PJ: Right. Where any reference to the outside world doesn’t matter anymore.
ERIC: Yeah and that’s the problem is it’s internet time but it’s pure internet time. And considering we still live in the real world that doesn’t have that much sense.
As a person who lives in the present, it’s easy to laugh at the ideas of people in the past. It’s cheap, too. Every big idea seems crazy until it works. I asked Carlo why he thought internet time failed, and he surprised me by putting the blame on Swatch.
CARLO: You know, in a company like Swatch we have one big mistake that we do all the time. We fall in love and out of love relatively quickly. So as soon as another idea came to the floor, and we started to think about something new, we started to use it a little less, promote it a little less. And that’s where obviously then the public doesn’t follow you.
PJ: It sounds like from what you’re describing, it wasn’t like people were disappointed or like it was a big failure.
CARLO: Oh no not at all. I mean, even still today people remember it. And they don’t remember it as - we have other Swatch projects where people look at it like, what were you thinking? In this case they totally recognize the cool factor. I think it suggests in a way, that to revolutionize a new way of telling time -- probably we would have had to do some lobbying at some governmental level. Which is so non-Swatch. (laughs)

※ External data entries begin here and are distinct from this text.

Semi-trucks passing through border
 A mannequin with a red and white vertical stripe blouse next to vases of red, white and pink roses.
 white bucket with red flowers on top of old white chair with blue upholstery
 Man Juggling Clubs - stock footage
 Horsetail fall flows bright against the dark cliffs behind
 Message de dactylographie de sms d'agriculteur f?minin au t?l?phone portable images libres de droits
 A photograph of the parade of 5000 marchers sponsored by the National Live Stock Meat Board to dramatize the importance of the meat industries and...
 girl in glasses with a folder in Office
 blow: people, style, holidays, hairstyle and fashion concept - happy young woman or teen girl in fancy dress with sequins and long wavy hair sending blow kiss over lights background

Maybe one day Swatch will reinvent itself as a lobbying group dedicated to changing our idea of time, but it’s unlikely. For now, Swatch Internet Time’s a mostly quiet ghost. A reminder of what we thought the future would be in 1998.
NEGROPONTE: "This is just the beginning, the beginning of understanding that cyberspace has no limits, no boundaries, no geography, no distance. We’re just at the beginning of understanding what that means.”
We’re still trying to understand what that means. But buried in the back of Swatch’s website, you can still find a world map and a clock that’ll tell you the time in beats. The page looks recently updated, not like some relic from the nineties. You can go there. You can set your watch to it.